La question de la création littéraire, et de la pratique de l’écriture, ne se peut dissocier de la question de l’animation, de l’accompagnement de chacun, en tant que c’est bien de cette fibre qu’il y a à transmettre, et qu’on ne peut travailler au sensible qu’en s’y donnant, qu’en y donnant de soi. C’est bien pour travailler sur les garde-fous, celui de l’écriture, du réel du texte par exemple, sur les pare-feux qui protègent des déviations, que le travail du séminaire engage dans une réflexion et des travaux personnels constants, qui constituent de réelles fondations au travail de chacun.
S’il est pratique de séparer les différents éléments de l’animation pour travailler lors du séminaire, il ne faut pas perdre de vue que l’on est tout entier lorsque l’on est dans la position d’animer. C’est la raison pour laquelle nous travaillerons le contenu des propositions, et ce qui les sous-tend dans leur position dans le cours de l’atelier, d’un point de vue théorique comme d’un point de vue pratique. Ainsi que la façon de les amener, tenant compte de l’écoute nécessaire, mais aussi de la sensibilité au groupe et à ce qui s’y trame.
Lors d’une interview accordée à Isabelle Rossignol, Élisabeth Bing dit, concernant le choix des animateurs :
Il faut qu’ils aient fait le parcours de tout l’atelier. Je choisis un animateur ou une animatrice d’abord pour son éthique, ensuite pour la qualité de sa présence. Si les autres ne l’intéressent pas, il ne faut pas qu’il fasse ce travail. Il faut aussi qu’il y ait un esprit de délicatesse, une véritable et profonde culture littéraire ainsi qu’un grand respect de l’autre car vous savez, avec le métier, on voit vite ce qui ne va pas dans un texte, ce qui l’encombre… mais tout est dans l’art de le dire.

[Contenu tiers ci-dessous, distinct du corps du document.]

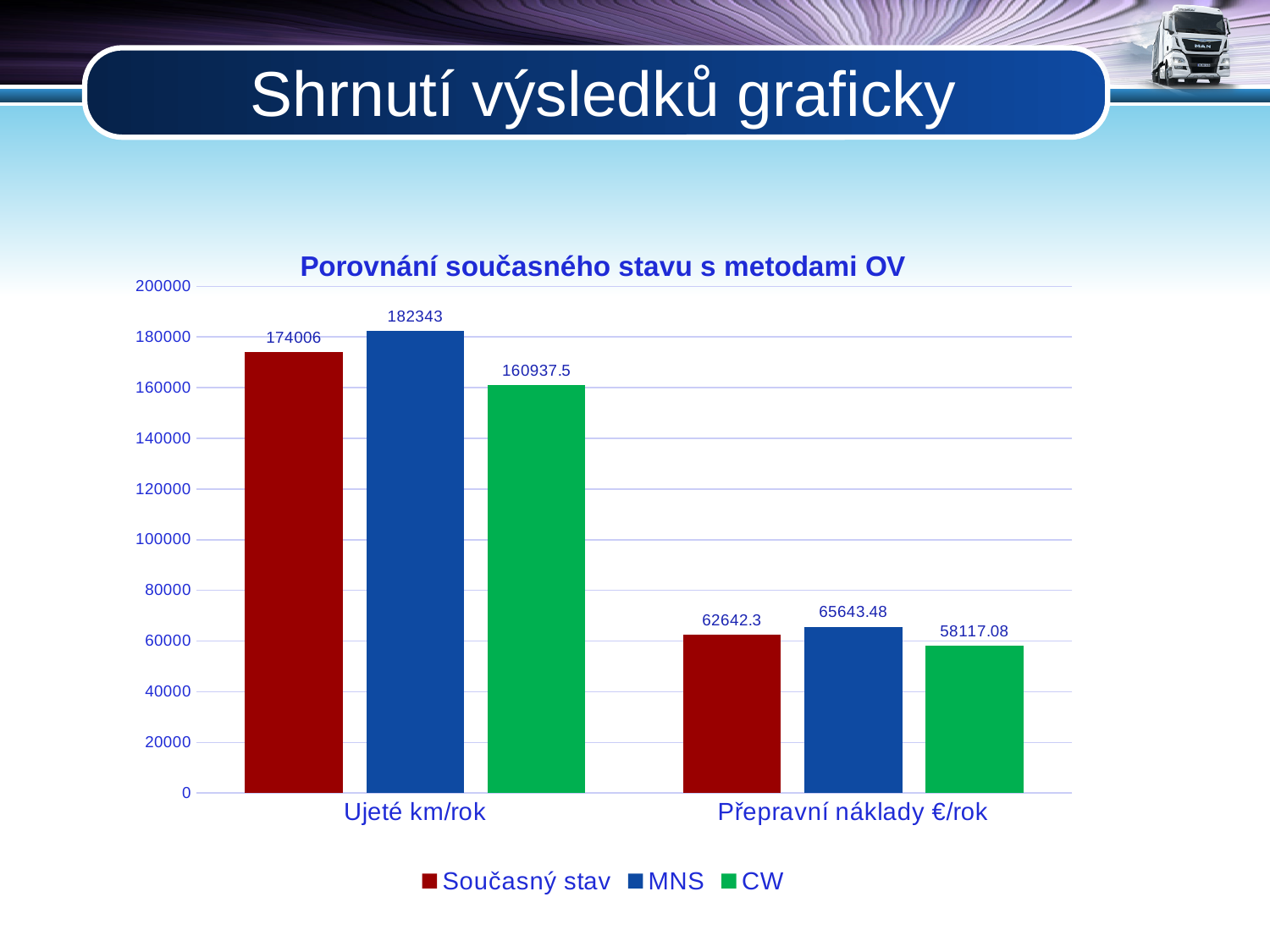
Which series has the highest value in the Ujeté km/rok category? MNS Which series has the lowest value in the Přepravní náklady €/rok category? CW What is the title of the chart? Porovnání současného stavu s metodami OV How many series does the legend list? 3 What is the value for CW in the Přepravní náklady €/rok category? 58117.08 What is the difference between the Současný stav and CW values in the Přepravní náklady €/rok category? 4525.22 What is the difference between the MNS and Současný stav values in the Ujeté km/rok category? 8337 Is the value for CW in the Ujeté km/rok category greater or less than 180000? less What is the value for Současný stav in the Přepravní náklady €/rok category? 62642.3 What kind of chart is shown on the slide? bar chart What is the value for MNS in the Ujeté km/rok category? 182343 Which is larger in the Přepravní náklady €/rok category: MNS or Současný stav? MNS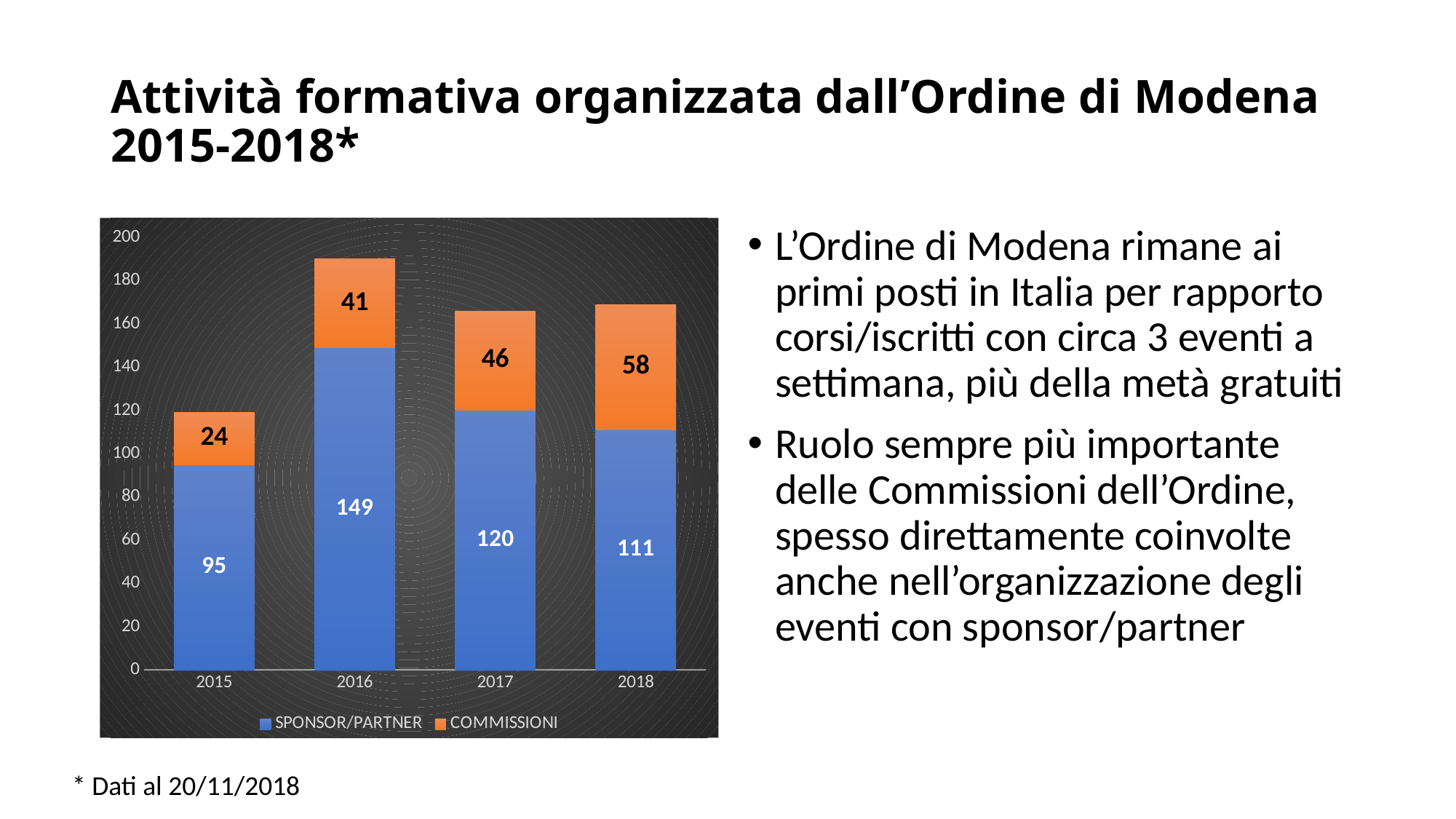
How many series does the legend list? 2 What is the COMMISSIONI value for 2018? 58 What is the total of the stacked bar for 2018? 169 What kind of chart is shown on the slide? Stacked bar chart Is the COMMISSIONI value larger in 2017 or in 2018? 2018 What is the total of the stacked bar for 2015? 119 What is the difference between the SPONSOR/PARTNER values for 2016 and 2015? 54 Which year has the highest SPONSOR/PARTNER value? 2016 What is the SPONSOR/PARTNER value for 2016? 149 How many years are shown on the x axis? 4 Which year has the lowest COMMISSIONI value? 2015 What is the SPONSOR/PARTNER value for 2015? 95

Il faut du temps pour sentir comment on va faire avancer l’écriture de la personne. […]
C’est donc plus qu’un apprentissage, il me semble?
Oui, je cherche à former des personnes qui ont ce don et qui ont une voix. Mais il y a un apprentissage qui a lieu avec le travail de l’écriture lui-même dans le temps de l’atelier, travail que nous théorisons au cours d’une formation spécifique. Animer un atelier ne s’improvise pas.
Le travail de recherche et d’invention est essentiel entre chaque session du séminaire. Des temps d’écriture seront aussi ménagés au cours des séances.